▸ **短い課題 A**: アニメの感想文の「これが噛み合ったとき、事変は真相へ至り解決されるのだろう。」から「ったりした気分で見れますね。」までを全部書き出し、その中の「事変」を「騒動」に入れ替えてください。

▸ **引用した文章**:
☆ ☆ ☆ ☆ ☆

非日常の持つ危うさを、冒険として楽しめる心持ち。
— コバヤシ (@lastbreath0902) 2018年4月9日
それは『子供』の特権で、よくも悪くも全体像が見えてしまう『大人』は安全距離を保ってしまう、ということかもしれん。
全体的にしっかりしてきてるけど、まだまださくらちゃん怪獣力高いからなぁ…背びれも光るし。
桃矢くんが秘匿することで守ろうとするものを、さくらは当事者として切り込んでいくことで解決していく。
— コバヤシ (@lastbreath0902) 2018年4月9日
主役と保護者、妹と兄。それぞれの立場の違いが、真実や魔術とどう向き合うかの変化を生む。それを見せる触媒として、今回のユエとメイリンはいい仕事をしていた。
男たちが愛ゆえに隠すものを、少女がどう見るか。
— コバヤシ (@lastbreath0902) 2018年4月9日
明瞭に自分の意志を保って事件に飛び込むさくらと、物語の微睡みの中で全体像を把握できない秋穂。よく似た二人の立場も、微妙に食い違っている。
これが噛み合ったとき、事変は真相へ至り解決されるのだろう。
その為の事前準備として、少女の心、それを取り巻く人々との現状を、柔らかにスケッチする回でした。
— コバヤシ (@lastbreath0902) 2018年4月9日
そんなハードコアな事件を起こさない正統派魔法少女物語であることが、じっくりキャラの気持ちに分け入り、世界を描画するきめ細かさに繋がっていて、ゆったりした気分で見れますね。
あんまりまったりし過ぎて眠ってしまわぬよう、適度に揺らしてくる心配りもあって。猫耳幻影の謎は次回に持ち越しですが、さてはてどうなるか。第2クール目のクリアカード編も、非常に楽しみです。

☆ ☆ ☆ ☆ ☆

▸ **作業用の一覧**:
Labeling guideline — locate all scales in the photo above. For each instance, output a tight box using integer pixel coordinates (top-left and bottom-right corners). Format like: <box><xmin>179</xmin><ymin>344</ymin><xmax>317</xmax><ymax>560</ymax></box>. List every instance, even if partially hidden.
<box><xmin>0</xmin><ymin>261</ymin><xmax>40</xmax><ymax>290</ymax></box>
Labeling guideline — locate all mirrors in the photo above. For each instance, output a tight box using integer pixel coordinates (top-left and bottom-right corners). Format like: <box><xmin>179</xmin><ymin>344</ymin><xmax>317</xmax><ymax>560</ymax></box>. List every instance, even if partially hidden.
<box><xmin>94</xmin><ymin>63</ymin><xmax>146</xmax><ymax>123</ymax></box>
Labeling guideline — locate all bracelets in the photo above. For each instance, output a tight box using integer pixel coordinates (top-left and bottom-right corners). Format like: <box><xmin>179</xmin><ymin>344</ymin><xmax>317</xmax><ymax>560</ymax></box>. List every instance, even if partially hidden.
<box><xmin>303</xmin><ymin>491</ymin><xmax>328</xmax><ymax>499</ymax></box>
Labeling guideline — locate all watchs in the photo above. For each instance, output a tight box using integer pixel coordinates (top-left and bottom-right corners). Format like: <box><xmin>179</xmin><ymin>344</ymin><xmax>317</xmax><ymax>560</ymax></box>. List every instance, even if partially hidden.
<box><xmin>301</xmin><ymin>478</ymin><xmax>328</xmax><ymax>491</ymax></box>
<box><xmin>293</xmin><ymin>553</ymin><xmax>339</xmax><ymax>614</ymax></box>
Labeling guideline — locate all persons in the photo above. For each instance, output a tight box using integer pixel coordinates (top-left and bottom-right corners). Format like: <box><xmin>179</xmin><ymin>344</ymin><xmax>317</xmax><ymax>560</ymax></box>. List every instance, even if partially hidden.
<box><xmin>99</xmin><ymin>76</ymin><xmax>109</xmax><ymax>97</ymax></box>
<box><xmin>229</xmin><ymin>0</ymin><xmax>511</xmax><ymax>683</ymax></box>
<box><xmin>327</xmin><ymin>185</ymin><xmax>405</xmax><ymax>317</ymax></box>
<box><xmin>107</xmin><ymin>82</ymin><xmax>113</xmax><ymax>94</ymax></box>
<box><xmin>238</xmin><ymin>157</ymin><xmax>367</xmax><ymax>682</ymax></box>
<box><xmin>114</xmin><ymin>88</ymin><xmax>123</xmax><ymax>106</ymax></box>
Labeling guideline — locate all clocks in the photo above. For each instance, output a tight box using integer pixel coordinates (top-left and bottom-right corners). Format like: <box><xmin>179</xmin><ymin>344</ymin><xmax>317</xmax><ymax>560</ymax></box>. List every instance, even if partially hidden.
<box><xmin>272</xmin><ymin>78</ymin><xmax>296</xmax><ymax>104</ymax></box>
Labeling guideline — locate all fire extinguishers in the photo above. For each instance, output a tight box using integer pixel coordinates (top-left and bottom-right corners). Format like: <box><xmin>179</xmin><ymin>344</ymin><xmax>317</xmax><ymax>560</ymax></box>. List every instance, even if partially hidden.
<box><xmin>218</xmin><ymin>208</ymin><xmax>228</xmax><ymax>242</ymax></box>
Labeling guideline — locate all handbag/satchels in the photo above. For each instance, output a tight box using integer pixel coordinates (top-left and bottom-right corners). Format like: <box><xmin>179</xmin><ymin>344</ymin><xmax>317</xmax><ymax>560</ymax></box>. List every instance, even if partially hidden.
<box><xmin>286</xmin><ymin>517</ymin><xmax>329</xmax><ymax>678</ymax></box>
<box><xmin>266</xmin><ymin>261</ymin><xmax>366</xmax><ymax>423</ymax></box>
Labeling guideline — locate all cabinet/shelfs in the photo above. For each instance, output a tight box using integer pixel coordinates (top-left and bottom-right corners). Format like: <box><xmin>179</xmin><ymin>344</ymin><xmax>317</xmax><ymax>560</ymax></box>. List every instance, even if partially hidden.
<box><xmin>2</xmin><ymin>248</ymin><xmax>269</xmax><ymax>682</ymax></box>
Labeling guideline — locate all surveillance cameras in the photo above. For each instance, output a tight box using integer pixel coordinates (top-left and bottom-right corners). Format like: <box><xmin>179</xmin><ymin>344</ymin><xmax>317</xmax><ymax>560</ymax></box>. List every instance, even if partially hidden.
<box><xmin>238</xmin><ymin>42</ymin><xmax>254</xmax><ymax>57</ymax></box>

☆ ☆ ☆ ☆ ☆

▸ **短い課題 B**: 一覧の中で「cameras」という文字列を含む行の数を、数字だけで答えてください。

▸ **課題の答え A**:
これが噛み合ったとき、騒動は真相へ至り解決されるのだろう。
その為の事前準備として、少女の心、それを取り巻く人々との現状を、柔らかにスケッチする回でした。
— コバヤシ (@lastbreath0902) 2018年4月9日
そんなハードコアな事件を起こさない正統派魔法少女物語であることが、じっくりキャラの気持ちに分け入り、世界を描画するきめ細かさに繋がっていて、ゆったりした気分で見れますね。

▸ **課題の答え B**: 1